*** Opening of Passage to read ***

The event featured professional wrestling matches that involved different wrestlers from pre-existing scripted feuds and storylines. Wrestlers portrayed villains, heroes, or less distinguishable characters in scripted events that build tension and culminate in a wrestling match or series of matches.

At Bound for Glory, Eddie Edwards lost to Ken Shamrock while Rich Swann defeated Eric Young in the main event to capture the Impact World Championship. Swann successfully defended the title against Young in a rematch on the October 27 episode of Impact!. The following week, Swann teamed with Edwards to take on Young and Shamrock's tag team partner Sami Callihan in a tag team match, which Young and Callihan won after interference by Shamrock, who attacked Swann during the match. As a result, it was announced that Swann would defend the Impact World Championship against Callihan at Turning Point.

At Bound for Glory, Su Yung replaced Deonna Purrazzo's originally scheduled challenger Kylie Rae and defeated Purrazzo to win the Impact Knockouts Championship. A rematch took place between the two on the November 3 episode of Impact!, which ended after a tussle between Yung and Purrazzo over a chair and the latter being hit with it accidentally, resulting in Yung being disqualified and retaining the title. It was later announced that Yung will defend the Knockouts Championship against Purrazzo in a no disqualification match at Turning Point.

At Bound for Glory, The North (Ethan Page and Josh Alexander) defeated defending champions The Motor City Machine Guns (Alex Shelley and Chris Sabin), The Good Brothers (Doc Gallows and Karl Anderson) and Ace Austin and Madman Fulton in a four-way match to win the Impact World Tag Team Championship after The North cheated to defeat The Good Brothers. On the October 27 episode of Impact, a brawl broke out between both teams in the backstage area, where The North considered The Good Brothers to be the worst investment by Impact Wrestling. On the November 3 episode of Impact!, Gallows defeated Page in a singles match. It was later announced that The North will defend the tag team titles against The Good Brothers at Turning Point.

On the October 27 episode of Impact!, Moose declared that his TNA World Heavyweight Championship was the top title in Impact Wrestling instead of Rich Swann's Impact World Championship, criticizing the fact that the TNA title was being ignored in favor of the Impact title and confronted Swann, but his friend Willie Mack came to Swann's defense. Moose responded by hitting Mack with the title belt while he was filming a video message for a fan. It was later announced that Mack would face Moose in a match at Turning Point.

On the October 27 episode of Impact!, Swoggle helped Tommy Dreamer in defeating Brian Myers in a Hardcore Halloween match by attacking Myers with a pair of tongs to his testicles. The following week, during an interview where Swoggle proclaimed to be at home in Impact Wrestling, Myers interrupted by calling him "a sideshow attraction", ripped up his autobiography and pushed him to the floor. Six days later, it was announced that Myers will go against Swoggle in a match at Turning Point.

*** Close of Passage to read ***

[Questions to answer]
(a) In the wrestling storylines text, whom did Rich Swann defeat at Bound for Glory to win the Impact World Championship?
(b) Extend the wrestling storylines text, picking up right after its final sentence.
The stored entries have no role here.

*** Opening of The data ***

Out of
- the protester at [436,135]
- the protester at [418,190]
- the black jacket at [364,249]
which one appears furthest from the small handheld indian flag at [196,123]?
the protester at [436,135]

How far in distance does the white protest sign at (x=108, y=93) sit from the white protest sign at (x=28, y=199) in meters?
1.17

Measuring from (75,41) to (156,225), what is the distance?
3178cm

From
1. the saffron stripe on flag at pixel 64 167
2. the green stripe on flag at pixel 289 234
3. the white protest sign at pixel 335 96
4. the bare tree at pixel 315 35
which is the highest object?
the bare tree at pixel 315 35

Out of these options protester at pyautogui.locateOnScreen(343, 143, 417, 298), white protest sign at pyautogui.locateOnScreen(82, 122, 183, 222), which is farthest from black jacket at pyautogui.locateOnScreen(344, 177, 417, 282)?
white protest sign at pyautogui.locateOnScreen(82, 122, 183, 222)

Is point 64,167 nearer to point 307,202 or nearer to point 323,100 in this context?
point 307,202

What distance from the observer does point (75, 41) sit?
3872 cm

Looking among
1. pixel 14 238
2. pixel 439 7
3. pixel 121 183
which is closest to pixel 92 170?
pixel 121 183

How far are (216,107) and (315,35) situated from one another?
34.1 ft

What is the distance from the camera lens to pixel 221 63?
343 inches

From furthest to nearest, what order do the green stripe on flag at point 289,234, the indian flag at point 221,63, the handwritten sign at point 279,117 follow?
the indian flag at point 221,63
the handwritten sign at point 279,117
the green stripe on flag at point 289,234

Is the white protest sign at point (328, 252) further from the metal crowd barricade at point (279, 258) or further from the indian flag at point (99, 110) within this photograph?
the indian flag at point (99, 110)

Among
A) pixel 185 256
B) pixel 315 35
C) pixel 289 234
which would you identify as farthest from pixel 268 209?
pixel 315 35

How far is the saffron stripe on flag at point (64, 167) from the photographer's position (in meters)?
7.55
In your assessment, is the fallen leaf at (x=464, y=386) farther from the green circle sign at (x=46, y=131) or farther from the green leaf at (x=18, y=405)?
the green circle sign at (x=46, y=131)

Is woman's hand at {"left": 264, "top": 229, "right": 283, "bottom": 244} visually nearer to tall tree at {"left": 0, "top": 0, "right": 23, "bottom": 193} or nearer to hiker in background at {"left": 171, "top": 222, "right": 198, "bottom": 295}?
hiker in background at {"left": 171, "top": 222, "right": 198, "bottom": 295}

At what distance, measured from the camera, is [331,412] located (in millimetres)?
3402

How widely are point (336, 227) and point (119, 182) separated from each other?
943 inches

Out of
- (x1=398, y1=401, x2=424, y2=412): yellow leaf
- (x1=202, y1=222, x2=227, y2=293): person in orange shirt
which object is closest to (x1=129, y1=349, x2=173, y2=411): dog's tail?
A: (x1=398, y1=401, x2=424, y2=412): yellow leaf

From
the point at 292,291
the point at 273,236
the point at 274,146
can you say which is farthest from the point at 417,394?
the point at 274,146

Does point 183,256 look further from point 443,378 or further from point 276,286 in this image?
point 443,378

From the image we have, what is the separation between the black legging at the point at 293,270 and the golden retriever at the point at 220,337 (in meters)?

*** Close of The data ***

[Numbered responses]
(a) Eric Young

(b)
==Event==

Other on-screen personnel
| Commentators | Josh Mathews |
Madison Rayne
| Ring announcer | David Penzer |
| Referees | Brandon Tolle |
Daniel Spencer
| Interviewer | Gia Miller |

===Preliminary matches===
The opening match of the event was Eddie Edwards versus Daivari. After some back-and-forth chain wrestling, Edwards delivered a vertical suplex on Daivari for a two count. Edwards continues the offensive with an inverted atomic drop and overhead belly-to-belly suplex, but Daivari gets the advantage on him after sending his shoulder to the ring post. Daivari targets the shoulder with various armbars and attacks to the ring posts, but Edwards fights back after catching him on the top rope with a backpack stunner for two, with Daivari countering his tiger driver with a tackle to the corner and preventing an aerial attack with a hurricanrana for another two count. Edwards gets the tiger driver for a near fall, with Daivari attempting a roll-up with his feet on the ropes but gets caught by the referee who he argues with over, leaving him distracted when Edwards hits the "Boston Knee Party" for the win.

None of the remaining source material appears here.